5. Data must be collected in a secure manner.
6. When new projects and initiatives are being developed within the University that may have implications for people’s privacy, the Information Compliance Officer should be involved at an early stage to help identify and assess any privacy concerns (and undertake a Privacy Impact Assessment)
4.2 Recording Personal Data
1. Staff must ensure that mechanisms are put in place for keeping personal data accurate and up-to-date for the purpose for which it is held.
2. Personal data should be retained in accordance with any retention period specified in the relevant privacy notice.
3. Staff should be aware that any material they produce that refers to individuals may be accessed by that individual regardless of the informality of that information or how or where it is held, including any opinion of an individual. Staff should be aware of this when documents are created.
4.3 Storing Personal Data
1. All staff whose work involves processing personal data, whether in electronic or paper format, must take personal responsibility for its secure storage.
2. Access to personal data, in electronic or paper format, should be restricted to staff who need to access the information in the course of their duties.
3. Personal data in paper format must be kept in a locked filing cabinet, cupboard or drawer.
4. Documents containing personal data should only be printed when there is a business need to do so. Documents should not be automatically (push) printed to shared print devices unless staff take other appropriate measures to ensure the security of the data.
5. Personal data in electronic format should be stored within the University Data Centre which is regularly backed up and should not be kept on local hard drives. As a minimum, user accounts should be password protected and consideration should be given to the use of additional folder, file or database level password protection, access restrictions and/or encryption. Staff can contact the University’s ICT Helpdesk for advice on how to do this.
6. Staff who intend to store personal data on a portable storage device, such as a laptop, tablet, memory stick, hard drive, disk or mobile phone, must seek the authorisation of their line manager. The personal data on the portable storage device must be encrypted and the device must be kept in a locked filing cabinet, cupboard or drawer.
7. Staff must not keep sensitive personal data (see section 2.2) on portable storage devices unless they have received authorisation from both their line manager and the Information Compliance Officer.
8. Normally personal data should never be stored at staff members’ homes, whether in paper or electronic format. In instances where off-site processing is necessary, staff must obtain authorisation from their line manager. If the processing includes sensitive personal data (see section 2.2) the authorisation of their line manager and the Information Compliance Officer is required.
4.4 Using Personal Data
1. Personal data should only be processed for the specific purpose contained in the privacy notice provided when the data was collected.

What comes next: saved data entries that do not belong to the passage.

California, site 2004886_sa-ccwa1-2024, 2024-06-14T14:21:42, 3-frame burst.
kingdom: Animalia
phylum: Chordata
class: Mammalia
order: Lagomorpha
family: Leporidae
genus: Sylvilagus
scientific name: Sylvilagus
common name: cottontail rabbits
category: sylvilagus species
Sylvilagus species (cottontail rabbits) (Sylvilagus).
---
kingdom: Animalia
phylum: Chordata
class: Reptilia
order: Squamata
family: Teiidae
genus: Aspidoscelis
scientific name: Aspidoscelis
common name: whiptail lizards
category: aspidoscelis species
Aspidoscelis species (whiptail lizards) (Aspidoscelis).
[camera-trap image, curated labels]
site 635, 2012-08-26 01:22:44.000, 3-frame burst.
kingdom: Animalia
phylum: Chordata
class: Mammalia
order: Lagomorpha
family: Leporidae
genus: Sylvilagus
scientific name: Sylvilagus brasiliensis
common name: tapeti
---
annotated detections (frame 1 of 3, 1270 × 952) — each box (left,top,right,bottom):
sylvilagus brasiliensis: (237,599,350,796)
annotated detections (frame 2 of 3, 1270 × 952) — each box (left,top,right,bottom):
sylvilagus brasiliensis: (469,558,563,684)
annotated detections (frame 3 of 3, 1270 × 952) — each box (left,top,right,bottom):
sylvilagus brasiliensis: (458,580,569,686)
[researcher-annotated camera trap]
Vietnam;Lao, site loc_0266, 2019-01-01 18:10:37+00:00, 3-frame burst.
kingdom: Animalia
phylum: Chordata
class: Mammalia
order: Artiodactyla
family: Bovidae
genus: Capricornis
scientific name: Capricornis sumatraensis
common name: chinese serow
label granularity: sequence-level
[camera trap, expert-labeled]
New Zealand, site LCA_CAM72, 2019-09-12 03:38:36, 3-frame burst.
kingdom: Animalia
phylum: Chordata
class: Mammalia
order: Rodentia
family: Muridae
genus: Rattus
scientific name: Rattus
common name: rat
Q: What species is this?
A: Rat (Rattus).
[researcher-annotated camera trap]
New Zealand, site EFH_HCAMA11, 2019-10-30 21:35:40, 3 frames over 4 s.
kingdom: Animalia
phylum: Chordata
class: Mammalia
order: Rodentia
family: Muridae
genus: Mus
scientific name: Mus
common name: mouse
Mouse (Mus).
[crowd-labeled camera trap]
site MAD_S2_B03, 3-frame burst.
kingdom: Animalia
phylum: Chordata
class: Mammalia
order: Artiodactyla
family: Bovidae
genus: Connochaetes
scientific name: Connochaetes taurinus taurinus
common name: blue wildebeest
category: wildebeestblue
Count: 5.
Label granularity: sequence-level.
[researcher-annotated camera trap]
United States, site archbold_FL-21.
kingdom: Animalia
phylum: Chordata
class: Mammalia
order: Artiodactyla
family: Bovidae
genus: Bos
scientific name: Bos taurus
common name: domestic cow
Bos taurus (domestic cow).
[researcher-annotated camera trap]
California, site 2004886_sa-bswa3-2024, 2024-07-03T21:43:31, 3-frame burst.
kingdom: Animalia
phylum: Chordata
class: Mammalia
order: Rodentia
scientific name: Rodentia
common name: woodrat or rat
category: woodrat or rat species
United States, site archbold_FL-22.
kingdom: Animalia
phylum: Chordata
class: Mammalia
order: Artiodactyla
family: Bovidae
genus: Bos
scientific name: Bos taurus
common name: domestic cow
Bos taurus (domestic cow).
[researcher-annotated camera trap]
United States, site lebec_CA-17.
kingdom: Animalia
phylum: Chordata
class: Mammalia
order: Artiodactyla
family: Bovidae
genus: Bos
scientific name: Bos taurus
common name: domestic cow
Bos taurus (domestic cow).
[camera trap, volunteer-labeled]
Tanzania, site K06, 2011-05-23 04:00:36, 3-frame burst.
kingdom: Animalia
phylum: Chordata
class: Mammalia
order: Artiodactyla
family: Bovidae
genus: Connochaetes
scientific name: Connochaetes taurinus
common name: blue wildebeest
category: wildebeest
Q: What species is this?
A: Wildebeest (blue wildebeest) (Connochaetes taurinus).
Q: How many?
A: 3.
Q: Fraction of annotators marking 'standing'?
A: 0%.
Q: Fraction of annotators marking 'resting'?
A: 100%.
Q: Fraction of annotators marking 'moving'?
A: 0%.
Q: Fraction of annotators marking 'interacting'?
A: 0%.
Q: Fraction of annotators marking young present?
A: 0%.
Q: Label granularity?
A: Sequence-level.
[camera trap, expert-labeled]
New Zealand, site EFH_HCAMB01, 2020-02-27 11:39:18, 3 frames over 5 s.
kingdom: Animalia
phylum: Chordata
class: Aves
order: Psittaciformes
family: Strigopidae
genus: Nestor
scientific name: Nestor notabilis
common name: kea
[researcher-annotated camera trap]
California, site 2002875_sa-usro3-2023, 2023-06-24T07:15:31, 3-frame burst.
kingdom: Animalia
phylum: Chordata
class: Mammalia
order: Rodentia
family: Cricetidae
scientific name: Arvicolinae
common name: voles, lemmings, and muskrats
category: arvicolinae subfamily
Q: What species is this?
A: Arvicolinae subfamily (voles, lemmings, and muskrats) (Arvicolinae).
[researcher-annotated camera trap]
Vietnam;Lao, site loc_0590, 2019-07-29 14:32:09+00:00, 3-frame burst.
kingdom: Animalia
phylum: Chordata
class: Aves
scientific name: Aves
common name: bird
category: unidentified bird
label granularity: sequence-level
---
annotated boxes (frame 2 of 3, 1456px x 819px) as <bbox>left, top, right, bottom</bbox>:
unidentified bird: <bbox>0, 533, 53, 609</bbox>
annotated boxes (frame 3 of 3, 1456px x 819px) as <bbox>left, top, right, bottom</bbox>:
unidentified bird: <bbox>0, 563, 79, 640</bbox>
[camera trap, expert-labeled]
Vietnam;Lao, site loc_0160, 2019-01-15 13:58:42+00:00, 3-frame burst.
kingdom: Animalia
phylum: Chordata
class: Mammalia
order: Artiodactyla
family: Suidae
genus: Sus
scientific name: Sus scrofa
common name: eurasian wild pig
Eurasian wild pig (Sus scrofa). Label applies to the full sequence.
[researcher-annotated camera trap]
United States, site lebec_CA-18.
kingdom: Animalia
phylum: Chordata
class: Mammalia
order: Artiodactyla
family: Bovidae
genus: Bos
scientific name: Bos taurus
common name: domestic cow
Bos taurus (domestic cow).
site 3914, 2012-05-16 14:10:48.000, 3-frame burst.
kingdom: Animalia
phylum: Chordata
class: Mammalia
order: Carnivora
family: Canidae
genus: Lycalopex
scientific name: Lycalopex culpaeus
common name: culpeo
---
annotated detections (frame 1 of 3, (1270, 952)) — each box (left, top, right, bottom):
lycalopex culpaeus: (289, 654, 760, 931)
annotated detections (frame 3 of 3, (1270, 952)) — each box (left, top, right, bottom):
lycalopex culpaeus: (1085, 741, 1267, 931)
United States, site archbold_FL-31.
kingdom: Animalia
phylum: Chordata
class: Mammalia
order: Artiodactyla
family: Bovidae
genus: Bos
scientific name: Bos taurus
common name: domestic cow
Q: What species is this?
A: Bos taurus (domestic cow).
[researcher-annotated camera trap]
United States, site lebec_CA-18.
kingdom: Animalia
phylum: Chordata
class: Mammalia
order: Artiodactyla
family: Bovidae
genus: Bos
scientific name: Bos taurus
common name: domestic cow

2. If staff wish to use the personal data in a new and unforeseen way the privacy notice should be updated to reflect the change. If the change would not reasonably be expected by the data subjects, staff must actively communicate the revised privacy notice to them. In certain cases clear consent from the data subjects must be obtained before the personal data is used in the new way.
3. Personal data should only be used for marketing activities where data subjects have given their consent. Unsolicited marketing activities involving messages sent by telephone, fax, email or text must conform to the Privacy and Electronic Communications Regulations 2003 (PECR).